Austrian ice hockey player (born 2000)

Theresa Schafzahl (born 12 April 2000) is an Austrian professional ice hockey player for the Seattle Torrent of the Professional Women's Hockey League (PWHL) and member of Austria women's national ice hockey team. She previously played for the Boston Fleet of the PWHL. She played college ice hockey at Vermont, where she is the program's all-time leader in goals, assists and points.

==Playing career==
===College===
Schafzahl began her collegiate career with the Vermont Catamounts during the 2018–19 season. During her freshman year, she recorded seven goals and 10 assists in 36 games. She led all Catamounts rookies in points, and ranked tied for second-most on the team with 17. During the 2019–20 season in her sophomore year, she recorded 14 goals and 15 assists in 36 games. She led the team in goals and tied for the team lead with 29 points. During the 2020–21 season in her junior year, she recorded four goals and four assists in a season that was shortened due to the COVID-19 pandemic. She tied for the team lead with four goals.

During the 2021–22 season in her senior year, she recorded 25 goals and 21 assists in 29 games. She set the Vermont single season record for points (46) and goals (25). On 9 October 2022, she recorded two goals and became the program's all-time career leader in points with 106. She was named the Hockey East Player of the Month and the HCA National Player of the Month for the month of January. She led the NCAA with nine goals and 17 points in nine games during the month. She recorded at least one point in all nine games and had six multiple point games. Following an outstanding season she was named a unanimous First Team All Hockey East selection, Hockey East Scoring Champion, Hockey East Player of the Year, and PNC Bank Three Stars Award winner. She was also named a CCM/AHCA Hockey First Team All-American and a top-ten finalist for the Patty Kazmaier Award, becoming the first player in program history to be named a finalist for the award.
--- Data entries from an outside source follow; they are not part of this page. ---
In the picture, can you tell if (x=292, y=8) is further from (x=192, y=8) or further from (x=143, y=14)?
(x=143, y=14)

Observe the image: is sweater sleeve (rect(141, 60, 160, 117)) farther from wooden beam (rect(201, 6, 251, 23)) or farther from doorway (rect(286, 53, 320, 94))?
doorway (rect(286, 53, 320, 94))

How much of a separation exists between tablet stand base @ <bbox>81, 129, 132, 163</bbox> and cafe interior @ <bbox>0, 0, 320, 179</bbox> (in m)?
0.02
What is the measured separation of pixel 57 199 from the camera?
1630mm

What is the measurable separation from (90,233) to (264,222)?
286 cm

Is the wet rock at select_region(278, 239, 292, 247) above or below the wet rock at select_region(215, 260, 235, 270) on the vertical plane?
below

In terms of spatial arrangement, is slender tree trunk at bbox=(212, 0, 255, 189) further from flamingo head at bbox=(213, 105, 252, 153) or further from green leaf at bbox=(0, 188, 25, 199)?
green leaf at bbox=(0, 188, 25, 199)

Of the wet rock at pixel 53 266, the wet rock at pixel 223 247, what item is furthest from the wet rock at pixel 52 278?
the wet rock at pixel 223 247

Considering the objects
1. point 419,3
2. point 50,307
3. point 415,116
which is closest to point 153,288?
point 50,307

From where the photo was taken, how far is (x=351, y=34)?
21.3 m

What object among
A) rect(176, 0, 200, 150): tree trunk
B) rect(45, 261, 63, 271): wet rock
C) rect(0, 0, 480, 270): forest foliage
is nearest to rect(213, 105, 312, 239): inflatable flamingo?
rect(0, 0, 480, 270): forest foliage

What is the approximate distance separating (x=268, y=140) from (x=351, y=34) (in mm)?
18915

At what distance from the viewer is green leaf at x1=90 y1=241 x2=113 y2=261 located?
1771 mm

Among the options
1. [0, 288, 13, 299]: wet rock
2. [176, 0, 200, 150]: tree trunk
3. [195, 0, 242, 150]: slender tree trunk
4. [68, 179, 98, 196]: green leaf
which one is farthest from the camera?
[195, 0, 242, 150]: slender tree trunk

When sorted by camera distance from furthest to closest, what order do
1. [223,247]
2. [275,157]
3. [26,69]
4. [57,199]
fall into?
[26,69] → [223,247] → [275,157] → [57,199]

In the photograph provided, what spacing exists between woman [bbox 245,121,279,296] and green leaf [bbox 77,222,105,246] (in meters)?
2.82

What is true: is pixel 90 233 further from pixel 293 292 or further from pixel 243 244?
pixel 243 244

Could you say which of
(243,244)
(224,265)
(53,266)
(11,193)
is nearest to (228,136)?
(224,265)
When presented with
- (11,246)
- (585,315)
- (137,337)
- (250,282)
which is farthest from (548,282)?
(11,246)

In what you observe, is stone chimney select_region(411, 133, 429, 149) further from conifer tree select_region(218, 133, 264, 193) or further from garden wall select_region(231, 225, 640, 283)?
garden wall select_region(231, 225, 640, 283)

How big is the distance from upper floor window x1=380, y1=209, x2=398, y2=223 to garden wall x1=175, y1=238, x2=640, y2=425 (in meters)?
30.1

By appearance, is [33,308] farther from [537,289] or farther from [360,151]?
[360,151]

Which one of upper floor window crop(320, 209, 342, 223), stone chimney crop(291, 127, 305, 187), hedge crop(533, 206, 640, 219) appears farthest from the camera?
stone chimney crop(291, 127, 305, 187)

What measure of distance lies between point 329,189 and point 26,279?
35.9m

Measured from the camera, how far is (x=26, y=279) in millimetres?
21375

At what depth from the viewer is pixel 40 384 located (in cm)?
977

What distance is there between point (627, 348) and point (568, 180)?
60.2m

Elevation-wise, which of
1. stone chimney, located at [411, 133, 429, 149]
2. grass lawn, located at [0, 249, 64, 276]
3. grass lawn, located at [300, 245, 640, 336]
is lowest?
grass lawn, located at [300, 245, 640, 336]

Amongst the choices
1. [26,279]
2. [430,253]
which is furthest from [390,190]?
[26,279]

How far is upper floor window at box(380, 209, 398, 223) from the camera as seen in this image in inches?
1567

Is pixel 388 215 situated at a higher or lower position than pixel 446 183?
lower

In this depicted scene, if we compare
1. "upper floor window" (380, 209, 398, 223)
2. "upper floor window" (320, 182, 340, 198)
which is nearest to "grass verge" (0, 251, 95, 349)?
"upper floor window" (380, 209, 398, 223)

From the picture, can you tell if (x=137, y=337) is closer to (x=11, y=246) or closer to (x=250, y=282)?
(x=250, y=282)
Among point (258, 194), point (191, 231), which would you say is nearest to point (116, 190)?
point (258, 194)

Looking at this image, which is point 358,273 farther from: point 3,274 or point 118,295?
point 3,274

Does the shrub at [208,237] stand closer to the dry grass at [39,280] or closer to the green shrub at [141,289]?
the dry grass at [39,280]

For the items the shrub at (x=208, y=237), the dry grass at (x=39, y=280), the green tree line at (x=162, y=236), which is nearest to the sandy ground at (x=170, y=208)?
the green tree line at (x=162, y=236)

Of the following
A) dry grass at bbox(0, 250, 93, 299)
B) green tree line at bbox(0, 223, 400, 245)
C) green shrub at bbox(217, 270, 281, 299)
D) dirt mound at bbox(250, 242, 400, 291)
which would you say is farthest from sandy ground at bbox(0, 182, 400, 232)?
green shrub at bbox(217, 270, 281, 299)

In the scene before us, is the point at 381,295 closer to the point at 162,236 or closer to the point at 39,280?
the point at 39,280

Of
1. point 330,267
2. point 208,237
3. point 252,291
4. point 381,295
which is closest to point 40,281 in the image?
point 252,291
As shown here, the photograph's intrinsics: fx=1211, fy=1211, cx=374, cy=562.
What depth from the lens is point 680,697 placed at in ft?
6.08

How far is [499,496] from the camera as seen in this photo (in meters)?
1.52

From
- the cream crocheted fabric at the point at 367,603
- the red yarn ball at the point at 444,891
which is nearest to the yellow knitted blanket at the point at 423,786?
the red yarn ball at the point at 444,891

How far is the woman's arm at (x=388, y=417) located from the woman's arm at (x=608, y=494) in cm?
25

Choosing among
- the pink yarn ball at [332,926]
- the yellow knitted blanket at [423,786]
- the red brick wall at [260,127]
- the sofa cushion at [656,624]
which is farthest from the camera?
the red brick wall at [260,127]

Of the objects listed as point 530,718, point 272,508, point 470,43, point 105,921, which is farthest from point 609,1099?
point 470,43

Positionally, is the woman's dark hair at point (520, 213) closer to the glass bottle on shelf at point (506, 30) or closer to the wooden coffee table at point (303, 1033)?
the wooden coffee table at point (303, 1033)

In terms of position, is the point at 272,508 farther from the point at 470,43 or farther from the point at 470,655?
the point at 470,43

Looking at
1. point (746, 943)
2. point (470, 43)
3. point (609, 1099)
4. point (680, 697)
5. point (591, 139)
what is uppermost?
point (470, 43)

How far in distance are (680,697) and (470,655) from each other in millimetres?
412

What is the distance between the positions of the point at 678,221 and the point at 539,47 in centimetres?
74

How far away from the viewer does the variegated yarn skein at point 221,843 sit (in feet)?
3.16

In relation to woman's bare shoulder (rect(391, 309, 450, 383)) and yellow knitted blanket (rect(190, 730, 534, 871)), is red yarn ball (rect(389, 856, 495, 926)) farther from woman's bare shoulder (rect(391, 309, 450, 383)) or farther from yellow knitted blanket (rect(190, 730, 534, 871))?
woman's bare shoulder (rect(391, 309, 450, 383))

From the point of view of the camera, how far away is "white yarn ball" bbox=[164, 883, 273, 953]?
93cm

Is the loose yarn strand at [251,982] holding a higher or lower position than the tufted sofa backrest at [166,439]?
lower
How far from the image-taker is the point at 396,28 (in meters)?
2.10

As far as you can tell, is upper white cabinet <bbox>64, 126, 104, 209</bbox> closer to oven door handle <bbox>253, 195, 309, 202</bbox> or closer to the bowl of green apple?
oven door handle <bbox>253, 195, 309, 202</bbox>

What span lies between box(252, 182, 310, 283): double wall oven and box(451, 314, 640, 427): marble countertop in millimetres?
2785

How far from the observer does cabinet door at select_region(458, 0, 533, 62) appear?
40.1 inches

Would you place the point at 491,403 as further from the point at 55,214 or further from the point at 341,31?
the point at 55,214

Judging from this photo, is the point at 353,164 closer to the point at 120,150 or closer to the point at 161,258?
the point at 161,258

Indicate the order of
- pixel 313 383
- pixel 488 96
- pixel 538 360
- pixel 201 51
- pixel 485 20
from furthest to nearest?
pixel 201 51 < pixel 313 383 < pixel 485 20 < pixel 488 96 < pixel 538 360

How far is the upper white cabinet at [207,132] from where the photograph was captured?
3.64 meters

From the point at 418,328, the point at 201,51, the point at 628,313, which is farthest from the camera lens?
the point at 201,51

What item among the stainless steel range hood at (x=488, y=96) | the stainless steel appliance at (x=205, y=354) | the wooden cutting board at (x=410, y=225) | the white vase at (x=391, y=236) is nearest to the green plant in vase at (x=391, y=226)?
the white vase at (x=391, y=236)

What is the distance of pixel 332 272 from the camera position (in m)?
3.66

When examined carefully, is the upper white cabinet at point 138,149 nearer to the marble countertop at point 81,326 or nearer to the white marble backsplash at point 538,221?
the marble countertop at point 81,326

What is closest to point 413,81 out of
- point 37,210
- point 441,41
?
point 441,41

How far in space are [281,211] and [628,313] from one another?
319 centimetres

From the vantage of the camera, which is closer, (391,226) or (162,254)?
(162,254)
During the 2022–23 season, as a graduate student, she recorded 21 goals and 24 assists in 36 games. She led the team in scoring with 45 points and tied the Vermont single season record for assists (24). Following the season she was named a First Team All Hockey East selection. She finished her career at Vermont as the program's all-time leader in goals (71), assists (74), and points (145).

===Professional===
On 12 May 2023, Schafzahl signed a two-year contract with the Montreal Force of the Premier Hockey Federation (PHF). The PHF ceased operations on 29 June 2023, as a result she never played a game for the Force.

On 18 September 2023, Schafzahl was drafted 39th overall by PWHL Boston in the 2023 PWHL Draft. On 1 November 2023, she signed a two-year contract with Boston. During the 2023–24 season, she recorded three goals and three assists in 20 regular season games and three assists in eight playoff games. She scored the team's first-ever goal on January 3, 2024. During the 2024–25 season, she recorded three goals and two assists in 30 games with the Fleet. On 18 June 2025, she signed a one-year contract with the Fleet. During the 2024–25 season, she recorded three goals and two assists in 30 games.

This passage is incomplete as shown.